Airspace Systems is focused on creating drone security systems for crowded spaces, like cities and the suburbs, where there is a higher risk of collateral damage, and therefore, a greater need for stealth and precision. “This whole field of classification, of visual classification, is obviously very mature and is rapidly evolving. We are very special in that we do that in high speed,” says Guy Bar-Nahum, Airspace Systems’ Chief Technology Officer. The company has designed their drones to use a Kevlar module to catch their targets gently, rather than shooting them down and detonating any explosives they might be harboring. An Airspace Systems drone can also deploy a parachute, if it needs a soft landing.

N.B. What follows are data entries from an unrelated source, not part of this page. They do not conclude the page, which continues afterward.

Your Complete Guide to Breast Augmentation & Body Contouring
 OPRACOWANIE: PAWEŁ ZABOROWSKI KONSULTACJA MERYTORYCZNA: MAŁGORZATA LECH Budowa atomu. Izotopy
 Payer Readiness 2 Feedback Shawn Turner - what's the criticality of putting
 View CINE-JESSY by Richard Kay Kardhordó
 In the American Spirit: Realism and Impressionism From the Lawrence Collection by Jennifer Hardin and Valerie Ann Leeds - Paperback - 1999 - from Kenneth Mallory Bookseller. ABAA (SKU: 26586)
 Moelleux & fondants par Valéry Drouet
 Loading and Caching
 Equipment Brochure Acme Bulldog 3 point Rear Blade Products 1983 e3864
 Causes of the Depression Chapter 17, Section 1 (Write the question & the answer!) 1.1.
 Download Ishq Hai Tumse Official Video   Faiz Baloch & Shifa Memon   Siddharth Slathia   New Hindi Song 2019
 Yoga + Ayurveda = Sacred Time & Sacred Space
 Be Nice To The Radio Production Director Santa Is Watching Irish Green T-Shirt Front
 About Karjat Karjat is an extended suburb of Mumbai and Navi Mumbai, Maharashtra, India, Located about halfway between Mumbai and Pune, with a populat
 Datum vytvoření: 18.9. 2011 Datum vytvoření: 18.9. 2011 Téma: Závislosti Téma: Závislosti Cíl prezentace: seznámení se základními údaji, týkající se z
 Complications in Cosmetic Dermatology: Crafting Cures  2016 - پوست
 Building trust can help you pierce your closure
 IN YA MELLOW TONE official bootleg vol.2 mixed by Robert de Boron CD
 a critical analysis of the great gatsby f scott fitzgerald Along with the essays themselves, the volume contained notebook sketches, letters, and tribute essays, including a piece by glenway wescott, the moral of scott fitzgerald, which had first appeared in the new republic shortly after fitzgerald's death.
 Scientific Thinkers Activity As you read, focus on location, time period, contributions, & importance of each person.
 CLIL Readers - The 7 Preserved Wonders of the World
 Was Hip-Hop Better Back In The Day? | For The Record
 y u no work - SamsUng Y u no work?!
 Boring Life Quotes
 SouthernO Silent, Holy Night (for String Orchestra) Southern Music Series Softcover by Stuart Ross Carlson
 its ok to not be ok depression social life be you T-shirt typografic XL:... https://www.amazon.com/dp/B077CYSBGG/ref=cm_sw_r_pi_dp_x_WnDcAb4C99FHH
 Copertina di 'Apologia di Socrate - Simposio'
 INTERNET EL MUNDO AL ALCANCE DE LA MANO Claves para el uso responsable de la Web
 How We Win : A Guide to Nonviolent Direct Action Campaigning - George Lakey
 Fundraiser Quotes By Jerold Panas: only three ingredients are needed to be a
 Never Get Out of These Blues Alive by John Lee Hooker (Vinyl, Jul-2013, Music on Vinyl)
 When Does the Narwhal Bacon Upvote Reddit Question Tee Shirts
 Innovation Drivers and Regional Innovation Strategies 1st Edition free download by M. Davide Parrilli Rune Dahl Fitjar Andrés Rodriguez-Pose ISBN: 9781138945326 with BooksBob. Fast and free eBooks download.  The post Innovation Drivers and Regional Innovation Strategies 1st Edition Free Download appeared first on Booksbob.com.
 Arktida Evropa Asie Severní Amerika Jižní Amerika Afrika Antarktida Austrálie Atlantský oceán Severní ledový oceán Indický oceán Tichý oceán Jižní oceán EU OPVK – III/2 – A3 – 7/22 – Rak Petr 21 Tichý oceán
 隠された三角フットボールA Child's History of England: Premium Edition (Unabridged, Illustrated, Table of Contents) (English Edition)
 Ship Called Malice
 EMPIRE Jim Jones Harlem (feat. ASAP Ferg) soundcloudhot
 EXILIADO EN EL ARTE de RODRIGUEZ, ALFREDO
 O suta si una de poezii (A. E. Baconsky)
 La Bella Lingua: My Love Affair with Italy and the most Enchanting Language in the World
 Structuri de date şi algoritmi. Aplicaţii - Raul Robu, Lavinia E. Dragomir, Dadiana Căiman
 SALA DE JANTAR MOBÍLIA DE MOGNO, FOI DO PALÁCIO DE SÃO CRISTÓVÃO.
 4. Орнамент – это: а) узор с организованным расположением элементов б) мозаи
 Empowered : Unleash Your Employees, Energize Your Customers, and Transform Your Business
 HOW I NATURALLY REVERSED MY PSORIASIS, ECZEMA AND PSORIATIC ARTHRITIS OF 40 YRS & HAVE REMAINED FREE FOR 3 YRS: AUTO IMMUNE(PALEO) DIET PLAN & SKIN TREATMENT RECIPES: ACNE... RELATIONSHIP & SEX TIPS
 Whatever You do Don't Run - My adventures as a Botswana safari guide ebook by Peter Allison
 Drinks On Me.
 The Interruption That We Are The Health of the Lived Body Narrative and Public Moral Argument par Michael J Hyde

Drone security systems are more important than ever, as drones are employed in everything from package-delivery to war zones. Banga points to ISIS’s use of commercial drones modified to carry 40 mm rifle grenades and attack Iraqi forces in Mosul in January. “For a very little amount of money, they become a poor man’s cruise missile,” he says.
Airspace Systems has been working closely with the New York Mets and Citi Field, as sporting events have become a common target of rogue drones. While these drones often just carry cameras, the potential to target a large audience with something more dangerous has caused significant security concern. “You have to treat every drone that comes in as possibly something that’s going to be very dangerous for that crowd of 30, 40, [or] 50,000 people,” Banga says.